Modern numerical simulations give rise to sparse linear systems of equations that are becoming increasingly difficult to solve using standard techniques. Matrices that can be directly factorized are limited in size due to large memory and inter-node communication requirements. Preconditioned iterative solvers require less memory and communication, but often require an effective preconditioner, which is not readily available. The Schur-complement-based domain decomposition method has great potential for providing reliable solution of large-scale, highly-indefinite algebraic equations.

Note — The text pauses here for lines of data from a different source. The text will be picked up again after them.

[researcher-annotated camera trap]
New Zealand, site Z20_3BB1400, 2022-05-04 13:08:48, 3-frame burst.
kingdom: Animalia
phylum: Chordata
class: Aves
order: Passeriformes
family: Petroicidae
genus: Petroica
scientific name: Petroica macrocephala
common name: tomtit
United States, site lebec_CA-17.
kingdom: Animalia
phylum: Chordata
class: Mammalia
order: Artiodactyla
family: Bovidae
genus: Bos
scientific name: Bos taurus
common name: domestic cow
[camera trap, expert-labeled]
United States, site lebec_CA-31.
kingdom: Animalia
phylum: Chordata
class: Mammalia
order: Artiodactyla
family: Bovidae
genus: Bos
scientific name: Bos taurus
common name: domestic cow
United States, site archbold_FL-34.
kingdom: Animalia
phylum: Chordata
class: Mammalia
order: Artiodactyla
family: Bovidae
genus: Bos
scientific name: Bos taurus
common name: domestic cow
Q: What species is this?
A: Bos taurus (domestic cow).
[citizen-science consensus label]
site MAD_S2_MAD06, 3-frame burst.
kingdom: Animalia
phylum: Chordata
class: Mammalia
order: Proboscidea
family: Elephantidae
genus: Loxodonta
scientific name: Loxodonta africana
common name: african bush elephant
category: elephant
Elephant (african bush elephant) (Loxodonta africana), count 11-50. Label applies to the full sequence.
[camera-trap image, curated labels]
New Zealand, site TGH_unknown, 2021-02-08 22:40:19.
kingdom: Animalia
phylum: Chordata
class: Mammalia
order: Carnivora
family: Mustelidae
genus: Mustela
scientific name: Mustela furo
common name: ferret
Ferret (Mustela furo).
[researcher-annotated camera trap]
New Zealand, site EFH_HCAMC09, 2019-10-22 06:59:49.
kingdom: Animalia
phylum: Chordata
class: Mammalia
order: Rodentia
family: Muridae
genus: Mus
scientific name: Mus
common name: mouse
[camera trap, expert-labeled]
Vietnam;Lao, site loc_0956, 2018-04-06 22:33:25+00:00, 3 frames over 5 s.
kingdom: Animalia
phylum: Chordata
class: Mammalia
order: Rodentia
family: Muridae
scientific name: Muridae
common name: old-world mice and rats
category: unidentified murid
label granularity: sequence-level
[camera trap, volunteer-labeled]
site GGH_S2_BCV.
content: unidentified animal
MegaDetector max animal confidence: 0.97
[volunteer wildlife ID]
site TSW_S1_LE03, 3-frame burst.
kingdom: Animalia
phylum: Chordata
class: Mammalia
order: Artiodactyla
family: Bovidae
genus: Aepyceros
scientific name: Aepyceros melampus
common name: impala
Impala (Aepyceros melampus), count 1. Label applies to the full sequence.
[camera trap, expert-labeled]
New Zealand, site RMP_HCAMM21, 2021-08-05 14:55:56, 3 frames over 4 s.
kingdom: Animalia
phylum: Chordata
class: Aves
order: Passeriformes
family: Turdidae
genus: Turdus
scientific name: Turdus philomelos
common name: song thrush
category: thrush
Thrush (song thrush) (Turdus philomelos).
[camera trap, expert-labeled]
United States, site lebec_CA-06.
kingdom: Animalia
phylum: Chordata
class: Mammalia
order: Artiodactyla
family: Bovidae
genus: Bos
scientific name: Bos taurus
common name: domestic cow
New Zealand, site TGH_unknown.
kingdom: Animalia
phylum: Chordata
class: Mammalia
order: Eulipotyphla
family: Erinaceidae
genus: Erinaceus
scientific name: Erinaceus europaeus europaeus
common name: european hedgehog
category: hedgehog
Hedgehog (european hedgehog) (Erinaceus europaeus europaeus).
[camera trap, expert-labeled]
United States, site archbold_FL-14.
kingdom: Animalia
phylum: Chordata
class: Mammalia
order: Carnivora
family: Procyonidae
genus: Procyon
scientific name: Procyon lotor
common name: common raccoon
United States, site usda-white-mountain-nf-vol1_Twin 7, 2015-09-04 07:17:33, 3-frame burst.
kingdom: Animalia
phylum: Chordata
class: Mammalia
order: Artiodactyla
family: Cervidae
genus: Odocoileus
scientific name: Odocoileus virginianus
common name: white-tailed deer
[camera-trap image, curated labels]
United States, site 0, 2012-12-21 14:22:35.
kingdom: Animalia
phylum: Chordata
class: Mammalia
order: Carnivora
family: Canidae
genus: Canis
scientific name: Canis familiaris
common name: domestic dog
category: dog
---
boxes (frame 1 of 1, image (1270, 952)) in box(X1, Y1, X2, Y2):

We developed a hybrid direct-iterative linear solver PDSLin, Parallel Domain-decomposition Schur complement based LINear solver, which employs techniques from both sparse direct and iterative methods. In this method, the global system is first partitioned into smaller interior subdomain systems, which are connected only through separators. To compute the solution of the global system, the unknowns associated with the interior subdomain systems are first eliminated to form the Schur complement system, which is defined only on the separators. Since most of the fill occurs in the Schur complement, the Schur complement system is solved using a preconditioned iterative method. Then, the solution on the subdomains is computed by using this solution on the separators and solving another set of subdomain systems.
For a scalable implementation, it is imperative to exploit multiple levels of parallelism; namely, solving independent subdomains in parallel and using multiple processors per subdomain. This hierarchical parallelism can maintain numerical stability as well as scalability. In this multilevel parallelization framework, performance bottlenecks due to load imbalance and excessive communication occur at two levels: in an intra-processor group assigned to the same subdomain and among inter-processor groups assigned to different subdomains. We developed several techniques to address these issues, such as taking advantage of the sparsity of right-hand-side columns during sparse triangular solutions with interfaces, load balancing sparse matrix-matrix multiplication to form update matrices, and designing an effective asynchronous point-to-point communication of the update matrices. We present experimental results to demonstrate that with the aid of these techniques, our hybrid solver can efficiently solve very large highly-indefinite linear systems on thousands of processors.